A tolerancia com o assunto Deus, sua existência ou não,  é um dado consciente a meu ver de razoabilidade humana,de ganho de humanidade que torna um ser humano mais que um reles perambular de carne movida a fanatismos, reducionismos e preconceitos. Da mesma forma que acreditar em deus não significa não acreditar no deus dos outros, no sentido de não ter tolerância com estes, não acreditar em Deus ou deuses não dá a ninguém o latifúndio da racionalidade e da ausência de preconceitos.A verdadeira intolerância  se veste de muitas roupas e fantasias, uma delas é o tal louvor cego ao laicismo e a um racionalismo que ignora variáveis,diversidades e  culturas, que transforma a religião no inferno e o religioso no imbecil fundamental.
Crimes foram cometidos em nome de Deus ou da razão em igual proporção e a dificuldade de combater tiranias crentes ou não é idêntico. Generalizações de ambas as partes, do lado ateu e do lado não ateu, são de uma estupidez de duvidar da inteligencia alheia.

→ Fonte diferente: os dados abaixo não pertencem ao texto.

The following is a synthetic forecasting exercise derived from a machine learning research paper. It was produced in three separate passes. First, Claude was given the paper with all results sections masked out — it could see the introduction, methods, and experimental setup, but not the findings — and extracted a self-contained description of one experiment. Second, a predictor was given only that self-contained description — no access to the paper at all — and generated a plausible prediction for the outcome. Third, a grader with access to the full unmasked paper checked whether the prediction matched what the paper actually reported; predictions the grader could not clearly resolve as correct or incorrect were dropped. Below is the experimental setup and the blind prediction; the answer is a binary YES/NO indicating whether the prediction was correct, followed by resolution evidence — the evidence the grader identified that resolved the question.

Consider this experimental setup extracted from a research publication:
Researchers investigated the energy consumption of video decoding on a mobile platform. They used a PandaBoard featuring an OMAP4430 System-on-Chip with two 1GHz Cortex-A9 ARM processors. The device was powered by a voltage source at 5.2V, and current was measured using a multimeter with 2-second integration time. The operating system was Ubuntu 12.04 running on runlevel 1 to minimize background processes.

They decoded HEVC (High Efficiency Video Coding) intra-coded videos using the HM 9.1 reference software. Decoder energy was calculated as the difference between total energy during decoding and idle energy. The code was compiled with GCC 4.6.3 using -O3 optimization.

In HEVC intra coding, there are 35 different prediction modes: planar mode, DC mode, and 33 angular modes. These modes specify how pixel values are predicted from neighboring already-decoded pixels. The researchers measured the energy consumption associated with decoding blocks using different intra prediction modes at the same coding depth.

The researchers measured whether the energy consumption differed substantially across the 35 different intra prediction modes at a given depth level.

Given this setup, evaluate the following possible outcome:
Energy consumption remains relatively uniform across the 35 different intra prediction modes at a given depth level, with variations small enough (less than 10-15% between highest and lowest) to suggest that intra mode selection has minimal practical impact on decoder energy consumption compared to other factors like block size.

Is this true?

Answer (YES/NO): YES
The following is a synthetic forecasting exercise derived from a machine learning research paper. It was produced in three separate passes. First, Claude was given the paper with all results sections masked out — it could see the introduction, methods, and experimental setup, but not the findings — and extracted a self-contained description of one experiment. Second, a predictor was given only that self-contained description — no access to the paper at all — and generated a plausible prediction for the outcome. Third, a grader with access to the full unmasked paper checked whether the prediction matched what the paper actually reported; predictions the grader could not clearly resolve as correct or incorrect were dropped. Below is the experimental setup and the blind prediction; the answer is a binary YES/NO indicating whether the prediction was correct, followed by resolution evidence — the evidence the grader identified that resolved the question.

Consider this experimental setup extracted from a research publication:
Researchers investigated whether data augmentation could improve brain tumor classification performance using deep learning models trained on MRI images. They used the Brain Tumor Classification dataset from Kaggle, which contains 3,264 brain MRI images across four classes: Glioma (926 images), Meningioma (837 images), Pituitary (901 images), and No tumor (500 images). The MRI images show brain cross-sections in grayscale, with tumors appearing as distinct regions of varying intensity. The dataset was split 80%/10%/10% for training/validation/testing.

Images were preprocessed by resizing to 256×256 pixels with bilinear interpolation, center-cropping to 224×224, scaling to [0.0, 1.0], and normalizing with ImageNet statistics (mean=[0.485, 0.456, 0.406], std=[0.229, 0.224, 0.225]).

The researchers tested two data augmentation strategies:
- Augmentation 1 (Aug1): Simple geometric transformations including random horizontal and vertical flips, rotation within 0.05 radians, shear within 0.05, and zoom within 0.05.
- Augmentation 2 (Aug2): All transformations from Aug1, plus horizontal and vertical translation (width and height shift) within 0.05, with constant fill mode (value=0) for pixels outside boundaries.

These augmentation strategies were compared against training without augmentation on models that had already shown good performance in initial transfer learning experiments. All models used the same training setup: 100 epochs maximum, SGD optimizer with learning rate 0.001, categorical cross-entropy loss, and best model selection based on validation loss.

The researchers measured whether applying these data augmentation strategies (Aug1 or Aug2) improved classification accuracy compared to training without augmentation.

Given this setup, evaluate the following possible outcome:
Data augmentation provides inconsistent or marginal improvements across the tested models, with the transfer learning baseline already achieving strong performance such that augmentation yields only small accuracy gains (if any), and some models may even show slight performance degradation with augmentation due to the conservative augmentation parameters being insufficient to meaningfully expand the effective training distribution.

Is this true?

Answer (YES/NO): NO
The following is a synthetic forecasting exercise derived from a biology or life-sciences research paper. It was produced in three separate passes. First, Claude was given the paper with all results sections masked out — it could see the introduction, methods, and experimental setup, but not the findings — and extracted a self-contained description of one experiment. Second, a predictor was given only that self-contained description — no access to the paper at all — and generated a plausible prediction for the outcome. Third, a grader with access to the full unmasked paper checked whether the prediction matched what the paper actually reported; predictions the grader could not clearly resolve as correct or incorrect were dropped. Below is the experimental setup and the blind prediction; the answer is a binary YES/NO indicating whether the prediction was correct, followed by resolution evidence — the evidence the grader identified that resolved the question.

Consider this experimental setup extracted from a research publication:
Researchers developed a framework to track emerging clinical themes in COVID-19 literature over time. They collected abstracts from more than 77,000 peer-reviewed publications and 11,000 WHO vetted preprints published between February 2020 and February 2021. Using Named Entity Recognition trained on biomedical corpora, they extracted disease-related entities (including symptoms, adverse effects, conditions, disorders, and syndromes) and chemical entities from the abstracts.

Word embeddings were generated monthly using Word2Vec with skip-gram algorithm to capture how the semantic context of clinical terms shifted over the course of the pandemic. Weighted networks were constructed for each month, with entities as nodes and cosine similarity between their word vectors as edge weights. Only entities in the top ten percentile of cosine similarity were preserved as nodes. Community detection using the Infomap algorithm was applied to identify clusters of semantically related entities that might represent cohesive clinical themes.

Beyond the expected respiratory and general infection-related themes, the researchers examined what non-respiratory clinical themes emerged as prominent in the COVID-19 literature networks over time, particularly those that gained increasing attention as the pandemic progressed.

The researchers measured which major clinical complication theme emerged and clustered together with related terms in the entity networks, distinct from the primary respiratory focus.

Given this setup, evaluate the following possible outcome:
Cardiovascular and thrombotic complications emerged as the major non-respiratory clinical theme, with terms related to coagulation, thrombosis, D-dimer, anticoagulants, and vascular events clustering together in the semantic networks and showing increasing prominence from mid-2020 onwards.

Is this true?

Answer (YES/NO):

Ser laico não ignifica eleger como substituta da religião uma ciência cujo viés “racionalista” acaba negando o racional, tornando-se a intolerância construída às margens de qualquer ciência, embora envolvida em seus jargões, no etnocentrismo e elitismo clássico de nossa “intelligentsia”.
Essa postura de ateísmo intolerante é similar a meu ver ao mais fundamentalista evangélico, considerar todo religioso um idiota é tão imbecil quanto considerar quem não tem fé a imagem do cão.
Mas ta na moda pagar de “Ateu descolado  sacaneador da fá alheia” e depois pregar a tolerância, sei lá, é fashion.